Their adrenaline kicks in a mile one.
They form a blister at mile 13.
They hit their wall at mile 18.
They vomit at mile 23.
They hold back the tears at mile 26.2, and they all do this together whether they cross the finish line with a friend or a stranger.
If I learned one thing while scrolling through the photos watching the videos flooding my Facebook newsfeed, I learned that Marathoners are strong, Boston is strong.
In the throng of civilians running away from the danger, there were groups of first responders running towards it. They included police officers brandishing their guns, emergency personal rushing to the sounds of screams, and marathoners running to stop the blood. Runners kept running.

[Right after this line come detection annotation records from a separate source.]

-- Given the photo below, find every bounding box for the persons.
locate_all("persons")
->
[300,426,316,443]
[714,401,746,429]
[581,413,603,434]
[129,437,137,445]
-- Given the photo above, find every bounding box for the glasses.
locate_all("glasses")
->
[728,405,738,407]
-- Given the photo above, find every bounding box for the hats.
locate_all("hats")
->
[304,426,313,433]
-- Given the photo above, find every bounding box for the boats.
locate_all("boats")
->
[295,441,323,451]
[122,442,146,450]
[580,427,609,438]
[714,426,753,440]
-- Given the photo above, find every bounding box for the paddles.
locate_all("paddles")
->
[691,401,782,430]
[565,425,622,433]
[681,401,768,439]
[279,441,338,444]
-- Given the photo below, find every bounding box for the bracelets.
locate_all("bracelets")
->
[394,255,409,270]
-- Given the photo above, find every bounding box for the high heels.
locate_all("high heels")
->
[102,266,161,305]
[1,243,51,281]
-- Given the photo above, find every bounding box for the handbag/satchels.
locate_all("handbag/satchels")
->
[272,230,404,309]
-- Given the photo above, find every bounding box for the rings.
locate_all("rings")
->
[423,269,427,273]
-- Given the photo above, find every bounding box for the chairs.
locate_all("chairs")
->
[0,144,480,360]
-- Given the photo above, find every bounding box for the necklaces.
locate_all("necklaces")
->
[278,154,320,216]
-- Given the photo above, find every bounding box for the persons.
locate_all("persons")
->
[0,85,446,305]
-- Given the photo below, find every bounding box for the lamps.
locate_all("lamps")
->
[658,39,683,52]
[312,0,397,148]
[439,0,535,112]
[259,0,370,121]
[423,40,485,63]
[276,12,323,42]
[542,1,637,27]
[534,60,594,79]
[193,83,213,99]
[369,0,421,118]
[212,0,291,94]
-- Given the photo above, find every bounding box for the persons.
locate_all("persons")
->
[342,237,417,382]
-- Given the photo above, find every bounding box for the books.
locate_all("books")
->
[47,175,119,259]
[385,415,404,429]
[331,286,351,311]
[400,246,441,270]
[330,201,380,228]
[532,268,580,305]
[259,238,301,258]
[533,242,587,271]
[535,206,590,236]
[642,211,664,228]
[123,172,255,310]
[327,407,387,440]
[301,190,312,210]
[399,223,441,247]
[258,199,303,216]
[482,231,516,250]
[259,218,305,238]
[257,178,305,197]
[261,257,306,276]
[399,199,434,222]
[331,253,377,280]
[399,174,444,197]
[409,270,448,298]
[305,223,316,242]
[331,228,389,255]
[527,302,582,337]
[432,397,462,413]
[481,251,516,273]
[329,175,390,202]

So as the country grieves for Boston, we should acknowledge the fact that we are entering into a new period of madness, a madness which I hope is temporary. Painful stories like Boston are becoming the norm. We’ve seen it at Sandy Hooky, we have seen it in Aurora, Colorado, and we have seen it in Tucson, Arizona.
I could do little to comfort those whose lives were devastated by these events except offer up my prayers and thoughts, but we can all do something for Boston.
On the other side of the country before I heard of the news, I’ve been gathering support at my college to form a club dedicated to running 5ks, 10ks and half marathons but Boston has changed all of that. Thirteen miles is no longer enough, Boston deserves more than that. Boston deserves 26.2 miles.
I will run and dedicate each of those 26.2 miles to Boston. I will dedicate those miles to those whose lives were changed by this act of terror.
I will dedicate those miles to those who were murdered near the finish line.
Boston deserves more than national outrage, it deserves more than our condolences. Boston deserves to stand back up healthier and stronger than ever. Boston deserves another Marathon and it deserves all of us to be there and show our support.